Het is de overtuiging van Taeldeman en haar partij dat een EPC+ dat uitgebreid is met woonkwaliteit de eigenaars sneller zal overtuigen tot renovatie. “Wanneer het uitgebreide EPC+ aangeeft dat er CO-gevaar is en dat de elektrische installatie niet in orde is, met gevaar voor elektrocutie en/of ongezonde leefomstandigheden, zullen de eigenaars sneller overgaan tot actie. Energieproblemen alleen alarmeren de eigenaars onvoldoende. Daarom stelt CD&V voor om ook de woonkwaliteit mee in het EPC+ te integreren via de checklist die nu gekoppeld is aan de aanvraag voor een conformiteitsattest en/of de vragenlijst over woonkwaliteit die het Steunpunt Wonen uitwerkte. Het project Goed Plan dat Samenlevingsopbouw van de provincie Antwerpen samen met de gemeenten Heist-op-den-Berg en Herselt heeft uitgewerkt om huurwoningen zowel op het vlak van energie als woonkwaliteit in orde te brengen, leert dat de integratie van energie en woonkwaliteit in één attest mogelijk is.”

“Tijdens de gedachtewisseling over het Renovatiepact in de commissie Energie van 24 januari 2018 verwees Vlaams minister Tommelein naar de integratie van de vragenlijst van het Steunpunt Wonen via een aangepaste webtool in de woningpas. Hierbij zou de bewoner de vragenlijst zelf kunnen invullen om een beeld te krijgen van de woonkwaliteit in de woning. Dat de bewoner de vragenlijst zelf moet invullen, is volgens CD&V net het nadeel van deze aanpak, omdat de bewoner mogelijk niet over de kennis beschikt of niet de juiste gegevens heeft om de vragenlijst correct en waarheidsgetrouw in te vullen.” De kans dat de bewoner alles net iets beter voorstelt dan in werkelijkheid het geval is, is volgens de partij reëel.
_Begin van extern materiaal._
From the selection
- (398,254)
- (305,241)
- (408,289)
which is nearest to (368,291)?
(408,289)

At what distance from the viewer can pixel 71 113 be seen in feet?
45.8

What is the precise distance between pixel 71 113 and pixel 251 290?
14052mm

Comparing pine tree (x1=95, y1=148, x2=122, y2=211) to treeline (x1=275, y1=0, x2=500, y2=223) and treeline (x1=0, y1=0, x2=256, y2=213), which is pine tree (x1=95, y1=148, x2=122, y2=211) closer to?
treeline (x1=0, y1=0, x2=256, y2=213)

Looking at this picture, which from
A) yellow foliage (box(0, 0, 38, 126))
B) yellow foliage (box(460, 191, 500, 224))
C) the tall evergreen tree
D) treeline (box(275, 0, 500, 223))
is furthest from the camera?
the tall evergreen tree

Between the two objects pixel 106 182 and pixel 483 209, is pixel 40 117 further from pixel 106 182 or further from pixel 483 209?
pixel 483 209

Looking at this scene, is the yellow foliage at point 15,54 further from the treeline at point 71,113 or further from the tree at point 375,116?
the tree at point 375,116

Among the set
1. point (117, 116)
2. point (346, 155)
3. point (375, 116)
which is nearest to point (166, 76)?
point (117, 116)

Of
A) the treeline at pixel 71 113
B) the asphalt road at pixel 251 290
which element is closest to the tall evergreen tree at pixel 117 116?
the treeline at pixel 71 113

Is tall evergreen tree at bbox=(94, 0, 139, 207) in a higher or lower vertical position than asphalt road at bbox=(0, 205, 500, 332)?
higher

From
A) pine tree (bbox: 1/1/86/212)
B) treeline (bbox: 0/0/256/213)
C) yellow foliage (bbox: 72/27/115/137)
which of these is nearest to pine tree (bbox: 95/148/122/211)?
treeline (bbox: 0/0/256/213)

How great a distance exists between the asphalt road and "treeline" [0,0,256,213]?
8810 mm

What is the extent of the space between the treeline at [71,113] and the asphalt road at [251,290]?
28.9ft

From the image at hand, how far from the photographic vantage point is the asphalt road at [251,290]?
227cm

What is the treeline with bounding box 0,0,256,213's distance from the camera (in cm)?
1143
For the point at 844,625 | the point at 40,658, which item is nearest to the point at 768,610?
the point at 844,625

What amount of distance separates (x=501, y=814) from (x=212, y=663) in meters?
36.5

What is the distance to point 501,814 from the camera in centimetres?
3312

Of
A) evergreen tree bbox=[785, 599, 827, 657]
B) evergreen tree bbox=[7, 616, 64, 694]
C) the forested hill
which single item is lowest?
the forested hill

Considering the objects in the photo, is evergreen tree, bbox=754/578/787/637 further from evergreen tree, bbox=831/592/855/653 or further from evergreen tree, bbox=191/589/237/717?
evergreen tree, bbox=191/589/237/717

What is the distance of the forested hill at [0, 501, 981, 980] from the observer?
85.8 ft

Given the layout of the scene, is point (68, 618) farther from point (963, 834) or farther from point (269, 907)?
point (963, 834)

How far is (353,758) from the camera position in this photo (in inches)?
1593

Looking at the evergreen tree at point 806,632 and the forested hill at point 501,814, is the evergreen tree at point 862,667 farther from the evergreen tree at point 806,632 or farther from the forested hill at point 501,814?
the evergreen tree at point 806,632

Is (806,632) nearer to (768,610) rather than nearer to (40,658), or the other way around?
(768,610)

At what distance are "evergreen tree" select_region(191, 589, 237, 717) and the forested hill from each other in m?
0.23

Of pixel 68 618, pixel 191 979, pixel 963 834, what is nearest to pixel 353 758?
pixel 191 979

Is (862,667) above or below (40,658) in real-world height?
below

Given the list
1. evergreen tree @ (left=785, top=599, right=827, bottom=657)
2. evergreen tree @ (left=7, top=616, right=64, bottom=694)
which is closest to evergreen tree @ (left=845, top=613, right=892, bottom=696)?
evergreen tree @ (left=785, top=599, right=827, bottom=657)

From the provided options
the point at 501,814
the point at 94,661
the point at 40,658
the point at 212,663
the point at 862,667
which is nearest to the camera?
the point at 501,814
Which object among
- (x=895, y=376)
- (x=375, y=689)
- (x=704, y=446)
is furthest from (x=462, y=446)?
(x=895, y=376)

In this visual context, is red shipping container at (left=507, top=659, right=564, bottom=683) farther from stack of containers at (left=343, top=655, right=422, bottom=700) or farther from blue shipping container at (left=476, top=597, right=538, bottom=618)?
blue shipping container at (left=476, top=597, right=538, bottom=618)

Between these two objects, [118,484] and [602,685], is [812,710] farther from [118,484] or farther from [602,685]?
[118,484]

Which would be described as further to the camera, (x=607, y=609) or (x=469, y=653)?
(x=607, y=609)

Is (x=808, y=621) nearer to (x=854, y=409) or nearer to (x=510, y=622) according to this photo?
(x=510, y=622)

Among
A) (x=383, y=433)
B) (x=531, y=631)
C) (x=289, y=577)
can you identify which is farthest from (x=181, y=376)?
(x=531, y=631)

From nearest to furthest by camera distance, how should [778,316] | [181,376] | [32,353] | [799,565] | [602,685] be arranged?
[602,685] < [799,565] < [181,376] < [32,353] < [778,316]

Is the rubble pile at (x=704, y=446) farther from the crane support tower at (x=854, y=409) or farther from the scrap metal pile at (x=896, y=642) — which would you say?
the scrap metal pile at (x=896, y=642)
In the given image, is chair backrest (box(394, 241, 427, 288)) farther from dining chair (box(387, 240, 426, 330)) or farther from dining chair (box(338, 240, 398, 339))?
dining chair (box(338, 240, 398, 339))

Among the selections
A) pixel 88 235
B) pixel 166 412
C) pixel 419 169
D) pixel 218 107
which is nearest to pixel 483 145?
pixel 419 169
Voor de opmaak van het EPC+ komt een deskundige aan huis. CD&V stelt voor dat diezelfde deskundige ook de woonkwaliteit in kaart zou brengen. Aan de hand van de eerder vermelde checklist/vragenlijst en een minimum aan bijkomende opleiding en begeleiding van de energiedeskundigen, moet het voor de energiedeskundige zeker mogelijk zijn om een document af te leveren dat enerzijds een zicht geeft op het energiegebruik in de woning en anderzijds over de woonkwaliteit. Ten slotte is CD&V van mening dat, in tegenstelling tot wat in de conceptnota over 'opvolging stand van zaken en verder plan van aanpak voor de uitwerking van het renovatiepact' staat, het EPC+ ook het advies moet kunnen geven om een woning af te breken.

Woonloket

Wie gaat renoveren of bouwen kan op dit moment terecht bij heel wat verschillende instanties voor verscheidene zaken. Een omgevingsvergunning moet gevraagd te worden bij de gemeentelijke dienst. Bij de huisvestingsdienst of woonwinkel kan meer informatie gegeven worden over duurzaam (ver)bouwen, bij het Energiehuis van de gemeente kan een lening gevraagd worden om energiebesparende investeringen te financieren en de distributienetbeheerder staat in voor de energiepremies, net als sommige gemeenten en zelfs provinciebesturen. De dienstverlening inzake wonen en energie zit dus nogal verspreid.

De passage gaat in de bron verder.